Ultimately, it is “for the love of a brother-in-arms, and ‘Big Brother’ be damned,” explained Robert Glisson. This is why they of the “Patriot Guard Riders,” his band of brothers, truly fought. Men fight for one another and not for the causes imputed to them by the cowards who send them to battle.
The military is still a government job; a career path with huge risks. How fast the so-called small government types forget this immutable truth. From the appropriately titled “Your Government’s Jihadi Protection Program“ (which the military has become):
“When Republicans and conservatives cavil about the gargantuan growth of government, they target the state’s welfare apparatus and spare its war machine. Unbeknown to these factions, the military is government. The military works like government; is financed like government, and sports many of the same inherent malignancies of government. Like government, it must be kept small. Conservative can’t coherently preach against the evils of big government, while excluding the military mammoth.”—ILANA (“Your Government’s Jihadi Protection Program.“)
We have a solemn [negative] duty not to violate the rights of foreigners everywhere to life, liberty, and property. But we have no duty to uphold their rights. Why? Because (supposedly) upholding the negative rights of the world’s citizens involves compromising the negative liberties of Americans—their lives, liberties, and livelihoods. The classical liberal government’s duty is to its own citizens, first.

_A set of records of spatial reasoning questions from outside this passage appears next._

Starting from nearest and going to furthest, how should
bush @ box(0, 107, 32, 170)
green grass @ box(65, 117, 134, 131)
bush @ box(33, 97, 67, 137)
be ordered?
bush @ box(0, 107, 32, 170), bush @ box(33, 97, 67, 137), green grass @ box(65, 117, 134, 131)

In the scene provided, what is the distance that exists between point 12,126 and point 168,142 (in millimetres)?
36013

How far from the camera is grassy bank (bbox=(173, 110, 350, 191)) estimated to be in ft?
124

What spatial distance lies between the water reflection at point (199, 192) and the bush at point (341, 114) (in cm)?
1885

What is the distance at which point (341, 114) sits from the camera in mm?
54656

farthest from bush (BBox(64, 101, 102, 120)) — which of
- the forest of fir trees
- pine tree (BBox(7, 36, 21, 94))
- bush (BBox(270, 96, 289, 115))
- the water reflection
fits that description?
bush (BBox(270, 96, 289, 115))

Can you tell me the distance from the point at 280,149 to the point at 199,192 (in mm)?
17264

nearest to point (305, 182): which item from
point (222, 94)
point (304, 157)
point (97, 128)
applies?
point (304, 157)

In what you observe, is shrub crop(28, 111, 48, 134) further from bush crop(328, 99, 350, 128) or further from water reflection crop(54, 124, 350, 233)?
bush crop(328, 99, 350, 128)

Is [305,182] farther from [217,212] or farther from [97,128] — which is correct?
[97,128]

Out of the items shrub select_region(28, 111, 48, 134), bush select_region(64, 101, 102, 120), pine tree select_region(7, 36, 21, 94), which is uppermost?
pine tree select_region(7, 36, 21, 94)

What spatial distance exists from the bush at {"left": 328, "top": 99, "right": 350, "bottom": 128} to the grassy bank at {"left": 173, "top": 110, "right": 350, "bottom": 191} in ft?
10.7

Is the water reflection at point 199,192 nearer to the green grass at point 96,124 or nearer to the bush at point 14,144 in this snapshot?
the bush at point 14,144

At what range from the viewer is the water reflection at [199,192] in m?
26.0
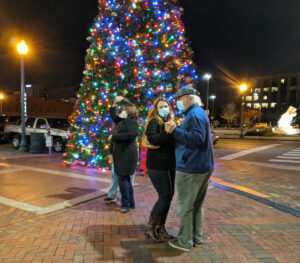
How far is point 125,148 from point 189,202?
1497mm

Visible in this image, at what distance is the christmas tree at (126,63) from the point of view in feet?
24.0

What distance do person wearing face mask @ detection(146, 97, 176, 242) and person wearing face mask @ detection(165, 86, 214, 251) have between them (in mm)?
171

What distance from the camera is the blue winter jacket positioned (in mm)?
2588

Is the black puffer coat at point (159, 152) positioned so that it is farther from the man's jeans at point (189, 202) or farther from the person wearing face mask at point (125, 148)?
the person wearing face mask at point (125, 148)

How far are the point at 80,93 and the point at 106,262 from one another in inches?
244

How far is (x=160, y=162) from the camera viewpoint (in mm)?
2965

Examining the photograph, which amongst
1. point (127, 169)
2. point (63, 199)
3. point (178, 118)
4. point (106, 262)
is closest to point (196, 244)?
point (106, 262)

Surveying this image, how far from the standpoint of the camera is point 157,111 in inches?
122

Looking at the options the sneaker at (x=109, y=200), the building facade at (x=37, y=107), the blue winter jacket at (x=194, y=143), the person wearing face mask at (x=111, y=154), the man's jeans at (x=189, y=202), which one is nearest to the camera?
the blue winter jacket at (x=194, y=143)

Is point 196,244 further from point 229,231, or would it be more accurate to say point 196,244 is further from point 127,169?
point 127,169

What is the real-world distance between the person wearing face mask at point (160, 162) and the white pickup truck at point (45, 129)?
338 inches

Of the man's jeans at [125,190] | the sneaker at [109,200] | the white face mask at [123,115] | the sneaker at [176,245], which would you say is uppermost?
the white face mask at [123,115]

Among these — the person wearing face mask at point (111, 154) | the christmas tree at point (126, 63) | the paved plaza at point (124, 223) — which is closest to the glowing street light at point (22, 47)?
the christmas tree at point (126, 63)

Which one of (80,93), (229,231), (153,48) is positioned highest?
(153,48)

“philanthropic” wars are transfer programs—the quintessential big-government projects, if you will. The warfare state, like the welfare state, is thus inimical to the classical liberal creed. Therefore, government’s duties in the classical liberal tradition are negative, not positive; to protect freedoms, not to plan projects. As I’ve written, “In a free society, the ‘vision thing’ is left to private individuals; civil servants are kept on a tight leash, because free people understand that a ‘visionary’ bureaucrat is a voracious one and that the grander the government (‘great purposes’ in Bush Babble), the poorer and less free the people.”